Despite the low unemployment rate, restaurants like the Brass Rail say they can’t find workers and are struggling with staffing, as many workers have left the workforce.

“Anyone who comes in, we’ll give them a job. It’s just we need these bodies to come in,” Weathers said. "I think a lot of people found work outside of the restaurant industry. They're working for Amazon, FedEx, making more money and hour and not having to deal with the public and maybe being afraid of the virus.”

Ehlrich says since the low unemployment rate only counts those actively looking for work, the current rate of 4.5% is not an indicator of a thriving workforce.

“Wayne County's labor force remains more than 4% lower than it was before the pandemic, so you’ve got to really add that to the count of the unemployed in order to figure out how much ground does Wayne County's labor market really need to make up before we’re back to where we were before the pandemic,” Ehlrich said.

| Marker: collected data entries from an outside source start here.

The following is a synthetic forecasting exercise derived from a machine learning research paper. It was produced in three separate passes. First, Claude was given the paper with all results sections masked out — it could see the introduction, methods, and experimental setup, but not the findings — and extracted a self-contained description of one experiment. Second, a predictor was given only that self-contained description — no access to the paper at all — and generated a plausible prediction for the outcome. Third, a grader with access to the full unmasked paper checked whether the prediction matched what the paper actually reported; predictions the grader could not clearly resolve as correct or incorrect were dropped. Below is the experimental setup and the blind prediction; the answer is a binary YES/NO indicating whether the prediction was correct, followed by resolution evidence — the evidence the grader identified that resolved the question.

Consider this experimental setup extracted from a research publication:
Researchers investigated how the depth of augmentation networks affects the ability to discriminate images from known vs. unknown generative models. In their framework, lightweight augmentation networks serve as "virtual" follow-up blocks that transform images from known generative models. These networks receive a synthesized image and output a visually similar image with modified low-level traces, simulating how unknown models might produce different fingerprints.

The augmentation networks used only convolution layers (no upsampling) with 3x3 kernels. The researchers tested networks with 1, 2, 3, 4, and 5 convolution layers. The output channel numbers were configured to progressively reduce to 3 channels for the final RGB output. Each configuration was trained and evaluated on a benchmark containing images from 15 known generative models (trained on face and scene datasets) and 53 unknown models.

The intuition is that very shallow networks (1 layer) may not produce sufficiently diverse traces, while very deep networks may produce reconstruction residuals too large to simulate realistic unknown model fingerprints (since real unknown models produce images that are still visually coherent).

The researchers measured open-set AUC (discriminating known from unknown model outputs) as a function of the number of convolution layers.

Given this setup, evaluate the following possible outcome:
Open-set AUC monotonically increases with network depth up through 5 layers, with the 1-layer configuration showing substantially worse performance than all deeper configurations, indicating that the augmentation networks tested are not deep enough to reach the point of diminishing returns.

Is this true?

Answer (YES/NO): NO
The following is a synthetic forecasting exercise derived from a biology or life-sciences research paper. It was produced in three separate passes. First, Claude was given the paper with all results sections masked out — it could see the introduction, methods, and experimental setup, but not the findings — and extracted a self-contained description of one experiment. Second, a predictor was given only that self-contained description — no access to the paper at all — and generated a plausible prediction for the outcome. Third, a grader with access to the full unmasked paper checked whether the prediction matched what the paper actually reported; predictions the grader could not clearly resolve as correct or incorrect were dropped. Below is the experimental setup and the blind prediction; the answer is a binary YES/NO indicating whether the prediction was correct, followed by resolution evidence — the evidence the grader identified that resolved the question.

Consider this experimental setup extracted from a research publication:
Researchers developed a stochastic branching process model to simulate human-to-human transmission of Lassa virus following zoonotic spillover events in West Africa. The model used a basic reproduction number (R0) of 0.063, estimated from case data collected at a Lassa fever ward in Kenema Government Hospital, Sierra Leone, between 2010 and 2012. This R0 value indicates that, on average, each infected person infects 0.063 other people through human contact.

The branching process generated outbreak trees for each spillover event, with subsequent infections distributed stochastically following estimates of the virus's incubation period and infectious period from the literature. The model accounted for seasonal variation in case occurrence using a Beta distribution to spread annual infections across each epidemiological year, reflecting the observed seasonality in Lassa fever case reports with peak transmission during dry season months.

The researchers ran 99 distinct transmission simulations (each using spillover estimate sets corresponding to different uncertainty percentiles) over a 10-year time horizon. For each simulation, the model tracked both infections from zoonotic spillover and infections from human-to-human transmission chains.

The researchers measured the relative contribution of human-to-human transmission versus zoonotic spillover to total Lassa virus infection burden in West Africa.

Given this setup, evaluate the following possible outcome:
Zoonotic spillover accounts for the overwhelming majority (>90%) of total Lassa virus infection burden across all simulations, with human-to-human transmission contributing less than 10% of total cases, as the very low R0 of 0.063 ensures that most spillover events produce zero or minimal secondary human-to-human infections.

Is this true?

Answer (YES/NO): YES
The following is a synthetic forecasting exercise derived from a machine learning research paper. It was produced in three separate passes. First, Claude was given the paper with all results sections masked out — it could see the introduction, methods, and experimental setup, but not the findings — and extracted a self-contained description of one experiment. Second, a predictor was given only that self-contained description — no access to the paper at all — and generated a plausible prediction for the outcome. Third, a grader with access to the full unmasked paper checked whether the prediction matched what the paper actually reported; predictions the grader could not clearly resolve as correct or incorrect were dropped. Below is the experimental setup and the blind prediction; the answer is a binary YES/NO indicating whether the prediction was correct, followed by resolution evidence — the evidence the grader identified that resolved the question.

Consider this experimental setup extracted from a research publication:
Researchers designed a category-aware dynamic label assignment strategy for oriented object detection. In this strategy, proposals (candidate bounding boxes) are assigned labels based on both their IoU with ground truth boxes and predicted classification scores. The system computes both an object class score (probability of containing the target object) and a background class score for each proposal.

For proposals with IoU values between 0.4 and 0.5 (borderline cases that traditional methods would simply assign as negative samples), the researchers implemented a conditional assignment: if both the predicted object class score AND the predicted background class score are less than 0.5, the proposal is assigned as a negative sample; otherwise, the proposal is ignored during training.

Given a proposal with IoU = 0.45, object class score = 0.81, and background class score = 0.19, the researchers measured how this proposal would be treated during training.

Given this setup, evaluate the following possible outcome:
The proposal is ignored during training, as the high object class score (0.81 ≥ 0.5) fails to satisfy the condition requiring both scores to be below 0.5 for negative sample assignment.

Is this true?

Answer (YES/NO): YES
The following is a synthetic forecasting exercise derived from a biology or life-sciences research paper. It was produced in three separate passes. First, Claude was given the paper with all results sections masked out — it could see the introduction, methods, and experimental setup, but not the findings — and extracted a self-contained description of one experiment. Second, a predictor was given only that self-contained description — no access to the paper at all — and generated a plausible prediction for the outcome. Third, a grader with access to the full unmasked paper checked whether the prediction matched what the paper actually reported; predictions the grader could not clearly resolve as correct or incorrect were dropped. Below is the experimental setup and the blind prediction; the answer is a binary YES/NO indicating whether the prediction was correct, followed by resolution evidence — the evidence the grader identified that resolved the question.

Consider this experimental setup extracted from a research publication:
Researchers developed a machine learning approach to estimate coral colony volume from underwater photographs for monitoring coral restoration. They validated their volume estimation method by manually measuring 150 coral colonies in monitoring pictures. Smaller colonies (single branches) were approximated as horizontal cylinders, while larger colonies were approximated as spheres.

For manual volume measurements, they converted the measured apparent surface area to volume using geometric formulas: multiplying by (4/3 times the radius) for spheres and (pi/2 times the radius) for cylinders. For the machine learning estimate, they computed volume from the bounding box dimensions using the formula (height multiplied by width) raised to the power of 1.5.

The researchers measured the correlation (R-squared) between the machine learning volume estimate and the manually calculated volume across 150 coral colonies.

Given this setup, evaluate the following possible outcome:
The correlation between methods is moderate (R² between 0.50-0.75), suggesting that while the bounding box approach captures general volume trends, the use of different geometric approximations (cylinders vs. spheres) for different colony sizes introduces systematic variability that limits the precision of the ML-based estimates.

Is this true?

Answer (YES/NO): YES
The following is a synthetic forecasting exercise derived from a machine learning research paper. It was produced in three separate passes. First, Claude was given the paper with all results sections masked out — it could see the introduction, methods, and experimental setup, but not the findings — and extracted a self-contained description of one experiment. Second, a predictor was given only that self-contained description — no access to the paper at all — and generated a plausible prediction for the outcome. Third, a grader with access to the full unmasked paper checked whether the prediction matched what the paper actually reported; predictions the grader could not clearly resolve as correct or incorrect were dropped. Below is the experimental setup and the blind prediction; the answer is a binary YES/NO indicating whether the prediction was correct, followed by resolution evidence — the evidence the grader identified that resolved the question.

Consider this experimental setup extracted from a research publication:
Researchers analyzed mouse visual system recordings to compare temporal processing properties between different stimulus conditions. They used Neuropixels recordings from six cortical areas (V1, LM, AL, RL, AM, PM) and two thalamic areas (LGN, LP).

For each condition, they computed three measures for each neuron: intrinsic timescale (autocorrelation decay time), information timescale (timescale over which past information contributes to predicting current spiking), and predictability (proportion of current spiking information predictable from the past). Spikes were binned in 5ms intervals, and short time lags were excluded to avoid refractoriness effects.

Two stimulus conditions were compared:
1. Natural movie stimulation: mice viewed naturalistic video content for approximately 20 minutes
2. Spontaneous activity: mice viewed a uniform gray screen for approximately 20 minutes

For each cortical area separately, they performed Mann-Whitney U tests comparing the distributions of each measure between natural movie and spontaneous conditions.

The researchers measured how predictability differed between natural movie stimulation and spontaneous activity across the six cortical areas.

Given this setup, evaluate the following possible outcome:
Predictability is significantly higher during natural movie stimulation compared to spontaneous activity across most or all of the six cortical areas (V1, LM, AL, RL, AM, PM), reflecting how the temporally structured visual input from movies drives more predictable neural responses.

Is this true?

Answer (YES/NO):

While restaurants struggle to hire in the short term there’s still optimism moving forward, with the hope the workforce and customers come back downtown soon.

“There's a project right next to us with 200 construction workers, there’s the Hudson site up the street, there’s constriction going on and stuff is coming back for sure,” Weathers said.

The report also projects Wayne County's economic growth will outpace the rest of the state and by 2023, unemployment will be the lowest it’s been in more than 2 decades.